** start SUPPLIED TEXT **

The optional variables_description may be formed using the elements:

• “colhead=int”, number of table rows to be treated as column headers.

• “na="arg1"”, text used to represent observations that are missing from the file. The text should be enclosed on double quotes.

• “scan=[int| all]”, number of rows of the table to scan during automatic format detection (“scan=all” scans the entire file).

• “firstobs=int”, first observation to be imported from the data (default is 1). This option may be used to start reading rows from partway through the table.

• “lastobs = int”, last observation to be read from the data (default is last observation of the file). This option may be used to read only part of the file, which may be useful for testing.

Excel Examples

matrix_name.import "c:\data files\data.xls"

loads the active sheet of DATA.XLSX into the MATRIX_NAME matrix object.

matrix_name.import "c:\data files\data.xls" range="GDP data"

reads the data contained in the “GDP data” sheet of “Data.XLS” into the MATRIX_NAME object.

HTML Files

The syntax for reading HTML pages is:

matrix_name.import(type=html) source_description [table_description] [variables_description]

The following table_description elements may be used when reading an HTML file or page:

• “table = arg”, where arg specifies which HTML table to read in an HTML file/page containing multiple tables.

When specifying arg, you should remember that tables are named automatically following the pattern “Table01”, “Table02”, “Table03”, etc. If no table name is specified, the largest table found in the file will be chosen by default. Note that the table numbering may include trivial tables that are part of the HTML content of the file, but would not normally be considered as data tables by a person viewing the page.

• “skip = int”, where int is the number of rows to discard from the top of the HTML table.

• “byrow”, transpose the incoming data. This option allows you to import files where the series are contained in rows (one row per series) rather than columns.

The optional variables_description may be formed using the elements:

• “colhead=int”, number of table rows to be treated as column headers.

• “na="arg1"”, text used to represent observations that are missing from the file. The text should be enclosed on double quotes.

• “scan=[int|all]”, number of rows of the table to scan during automatic format detection (“scan=all” scans the entire file).

• “firstobs=int”, first observation to be imported from the table of data (default is 1). This option may be used to start reading rows from partway through the table.

** end SUPPLIED TEXT **
** start PROVIDED MATERIAL **

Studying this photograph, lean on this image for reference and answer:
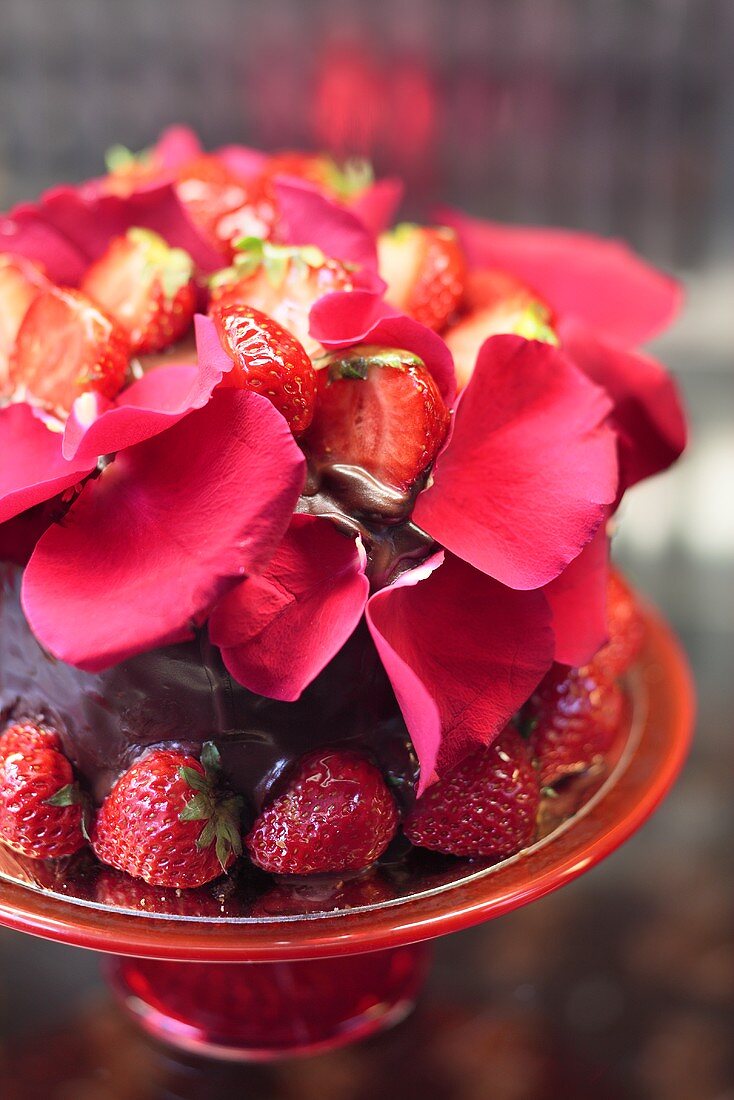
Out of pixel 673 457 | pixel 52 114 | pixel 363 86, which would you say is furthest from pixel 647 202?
pixel 673 457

** end PROVIDED MATERIAL **

LIST OF TASKS -
1. Summarize the import documentation in two sentences.
2. Answer these questions from the import documentation.
(a) What is the default value of "firstobs"?
(b) If no table name is given when reading an HTML file, which table is chosen?
(c) What does the int in "skip = int" specify?
3. Retype the passage of the import documentation that begins at the words "The following table_description" and stops after "containing multiple tables.".

THE RESPONSES -
1. The import documentation lists optional variables_description elements that set the number of column header rows, the text for missing observations, the number of rows scanned during automatic format detection, and the first and last observations to read. It gives two Excel examples of reading a sheet into a matrix object and describes HTML import, whose table_description elements choose which table to read, discard rows from the top of the table, and transpose the incoming data.

2.
(a) The default is 1.
(b) The largest table found in the file is chosen.
(c) It is the number of rows to discard from the top of the HTML table.

3.
The following table_description elements may be used when reading an HTML file or page:

• “table = arg”, where arg specifies which HTML table to read in an HTML file/page containing multiple tables.